I’ve heard stories about movies that were so big on opening day that theaters would actually keep screenings going twenty four hours to satisfy demand.



This is probably what’s going to happen with The Hunger Games, even though a lot of young adults going to see it probably won’t be allowed to stay up all night to watch it.

There have already been reports of screenings selling out a month in advance, and now Variety reports, there are Imax screenings being added for three in the morning on 270 Imax screens.

Of course, many fans of the series will want to catch the first show at midnight, and the chairman of Imax, Greg Foster, told Variety, “With two weeks to go, we have seen substantial midnight sell outs in Imax theaters across the country, leading exhibitors to being offering 3 a.m.  shows to meet demand.”

 

It’s also being reported that The Hunger Games will play for a week on Imax screens, but I wouldn’t be surprised if demand kept it going longer. The Hunger Games also had its premiere this week in Hollywood, and producer Nina Jacobson, who was formerly an executive at Disney said, “The level of exitement and anticipation take me back to the Pirates of the Caribbean premieres when I was at Disney. I barely believe it.
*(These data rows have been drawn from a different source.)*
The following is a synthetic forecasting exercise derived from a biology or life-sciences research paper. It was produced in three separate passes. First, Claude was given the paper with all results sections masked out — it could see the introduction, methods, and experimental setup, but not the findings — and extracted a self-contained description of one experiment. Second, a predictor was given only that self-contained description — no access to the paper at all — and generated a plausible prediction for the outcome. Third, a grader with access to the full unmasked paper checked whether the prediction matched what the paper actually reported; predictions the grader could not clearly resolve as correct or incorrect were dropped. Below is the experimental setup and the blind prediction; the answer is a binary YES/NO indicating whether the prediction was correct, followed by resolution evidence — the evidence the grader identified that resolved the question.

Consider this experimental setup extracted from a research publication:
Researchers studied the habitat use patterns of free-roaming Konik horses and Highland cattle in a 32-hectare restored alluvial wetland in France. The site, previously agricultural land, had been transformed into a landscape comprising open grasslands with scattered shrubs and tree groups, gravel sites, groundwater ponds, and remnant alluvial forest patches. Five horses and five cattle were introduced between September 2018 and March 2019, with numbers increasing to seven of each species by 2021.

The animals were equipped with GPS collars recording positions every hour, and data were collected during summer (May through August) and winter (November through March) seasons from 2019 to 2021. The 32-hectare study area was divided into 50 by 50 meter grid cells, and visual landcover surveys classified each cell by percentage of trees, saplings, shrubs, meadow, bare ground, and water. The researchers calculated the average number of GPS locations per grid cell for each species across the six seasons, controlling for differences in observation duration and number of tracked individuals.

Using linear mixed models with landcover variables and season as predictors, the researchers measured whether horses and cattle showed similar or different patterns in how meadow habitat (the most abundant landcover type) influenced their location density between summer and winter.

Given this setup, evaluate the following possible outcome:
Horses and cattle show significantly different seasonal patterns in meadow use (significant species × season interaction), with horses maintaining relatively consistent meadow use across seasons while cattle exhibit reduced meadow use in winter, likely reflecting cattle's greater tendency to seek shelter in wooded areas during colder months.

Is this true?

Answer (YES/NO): NO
And it’s astonishing that we’re here three years after we started.”

 

With The Hunger Games less than two weeks  away from release, TG found at least one  primer on the story, a Hunger Games For Dummies article if you will, and also stories that  discuss the main character, Katniss, as a feminist role model for young women. And as this blog post was being finalized, the first reviews for The Hunger Games finally came in.

 

Variety wrote, the film was “proficient, involving, ever faithful to its source, this much-anticipated, nearly 2 ½ hour even picture [Games runs 142 minutes] should satiate fans, entertain the unititated and take an early lead among the year’s top grossing films.”

Yet in the face of near-certain commercial success, no one seems to have taken the artistic gambles that might have made this respectable adaptation a remarkable one.” Meanwhile, Hollywood Reporter’s review says that “Jennifer Lawrence is stellar in this faithful,  good-enough film version of the massive best-seller.”

 

However the reviews are overall, there’s no doubt the movie’s going to be a cultural phenomenon, and make a sh*theap of  money once it’s finally unleashed on the world.